FT: Euronext and NYSE shift tack on merger

16 October 2006




Euronext and the New York Stock Exchange on Sunday offered to open talks with Deutsche Börse and Borsa Italiana about the purchase of their share trading businesses in a tacit acknowledgement of the growing hurdles their own merger plan now faces.

The two exchanges, in a press statement on Sunday, said they were making their offer in light of Deutsche Börse’s “unilateral” move to seek clearance from European competition authorities for an alternative merger plan between it and Euronext that could eventually lead to a single eurozone exchange.

Advisers to Euronext said the Paris-based exchange viewed the move as “hostile”. Euronext has long resisted efforts by Deutsche Börse to get it to agree to a merger, citing, among other things, the likelihood that competition authorities in Brussels would object. Deutsche Börse’s move will put that to the test. They are offering the Italian and German exchanges one seat each on a board of 22 members, equally split between US and European representatives. Deutsche Börse on Sunday repeated its previous view that such an offer was unattractive.

Euronext and NYSE on Sunday sought to portray their deal as the best for Europe. “This combination would be advantageous to Europe while leveraging transatlantic synergies,” they said. A Euronext spokesman added that it was still confident its tie-up with NYSE would go ahead.

However, objections to it have arisen from various quarters of European political and financial circles almost daily for over a week. On Friday, Deutsche Börse formally rejected the offer to sell its equities business to a combined NYSE/Euronext and the Italian stock exchange is understood to be equally cool about such a transaction.

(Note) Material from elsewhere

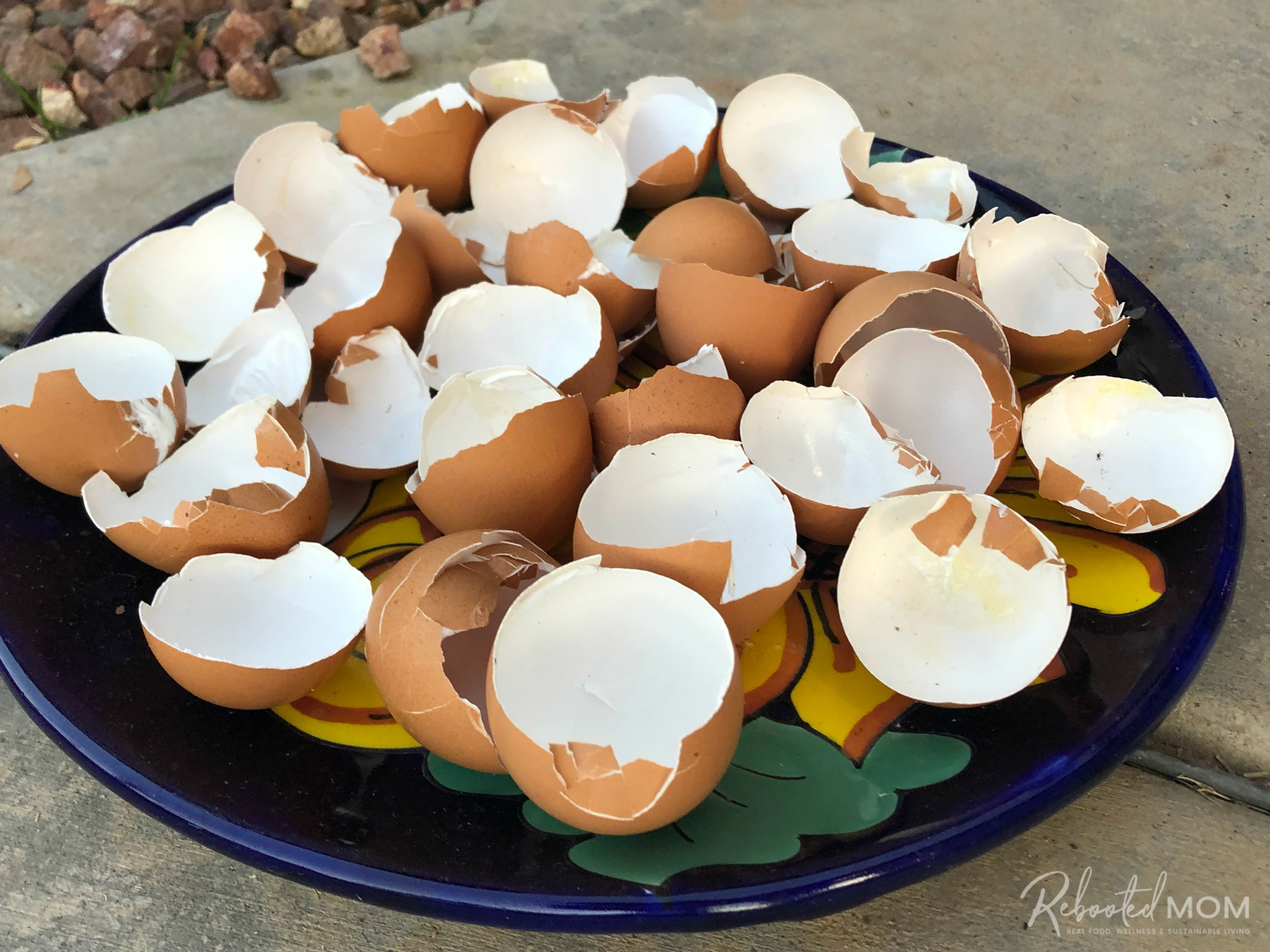 Eggshells drying outside \\ Don't throw those leftover eggshells away! Here are four easy and useful ways to use eggshells in your vegetable and flower garden.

On Thursday, Borsa Italiana also implicitly rebuffed the NYSE/Euronext tie-up, with its board authorising its executives instead to work with Deutsche Börse on seeking a three-way merger of continental exchanges. Just one week earlier a report from French industrialist Henri Lachmann, prepared on behalf of lobbying group Paris Europlace, concluded that the tie-up with the NYSE would amount to a takeover of Euronext by the US exchange with no guarantee of any benefits for the French market.